Opinion At 100, Ritwik Ghatak is so contemporary
If Ghatak’s lifetime was marked by failure, the failure was heroic.
He was perpetually at odds with the system — political, cinematic, commercial — that demanded compliance. On February 7, 1976, the day Ritwik Ghatak died, Calcutta saw a spontaneous outpouring of grief. Thousands of people thronged the streets and accompanied the funeral procession, paying homage to the director who had died at 51 of tuberculosis. “It was a unique funeral of a unique man,” wrote Safdar Hashmi in his 1981 essay, ‘The Genius That Was Ritwik Ghatak’. Yet, the profound public mourning stood in sharp contrast to the neglect Ghatak endured in his lifetime. Despite being one of the pioneers of India’s New Wave cinema, he had not received the kind of recognition his contemporaries Satyajit Ray and Mrinal Sen enjoyed. His first film, Nagarik, would release only after his death. Several others, including Titas Ekti Nadir Naam, would run into difficulties.

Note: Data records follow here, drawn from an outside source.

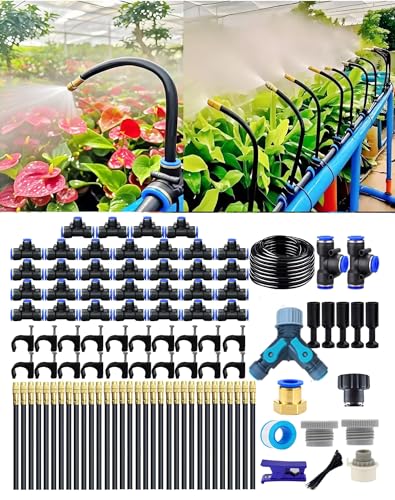 360° Adjustable Drip Irrigation System for Garden,Automatic Watering System - size: 165 FT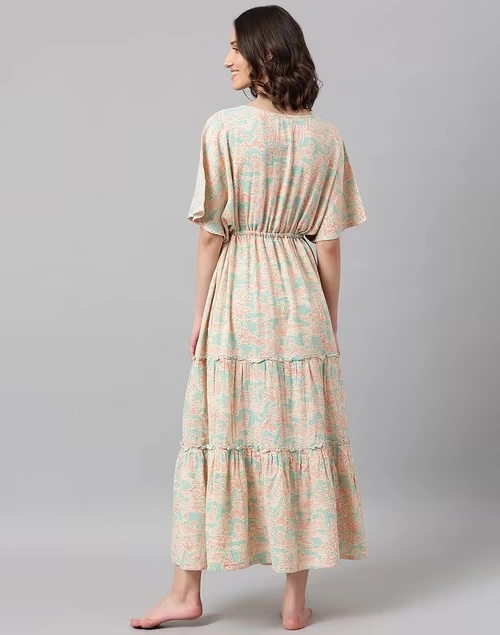 Cotton Printed Night Dress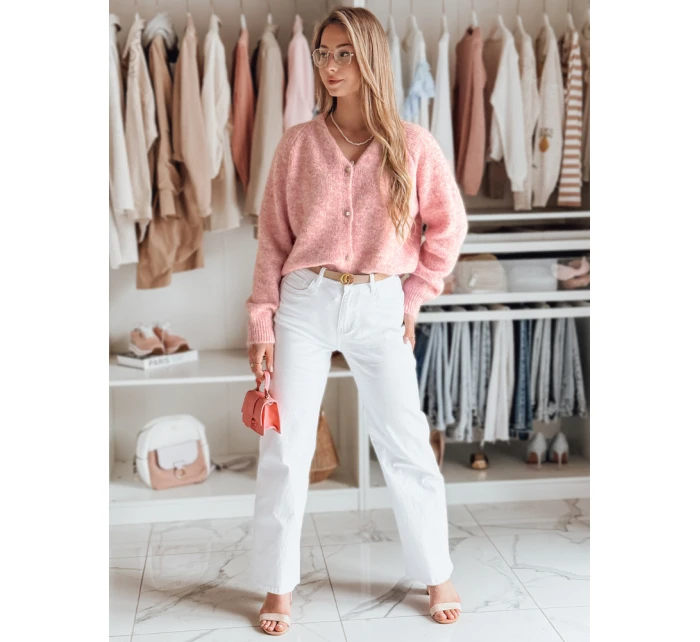 Dámský oversize svetr růžový Dstreet model 21988249 - FashionStreet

If Ghatak’s lifetime was marked by failure, the failure was heroic. He was perpetually at odds with the system — political, cinematic, commercial — that demanded compliance. His films often misunderstood, his politics unfashionable — he was expelled from the Communist Party in 1955 — his temperament uncompromising, he continued nonetheless to produce devastatingly beautiful films, such as his Partition trilogy, Meghe Dhaka Tara (1960), Komal Gandhar (1961), and Subarnarekha (1962), and nurtured a generation of filmmakers such as Mani Kaul, Kumar Shahani and Adoor Gopalakrishnan during his stint as a teacher at Pune’s FTII. Ghatak saw cinema as a social act that was both deeply local and radically universal, a form of collective memory-making, as ritual and protest, as the world seemed to crumble all around him.
A century later, in a fractured world, his voice feels startlingly contemporary. It’s a reminder that failure can be fertile, and that art, when it refuses to compromise, can be counted upon to bear witness.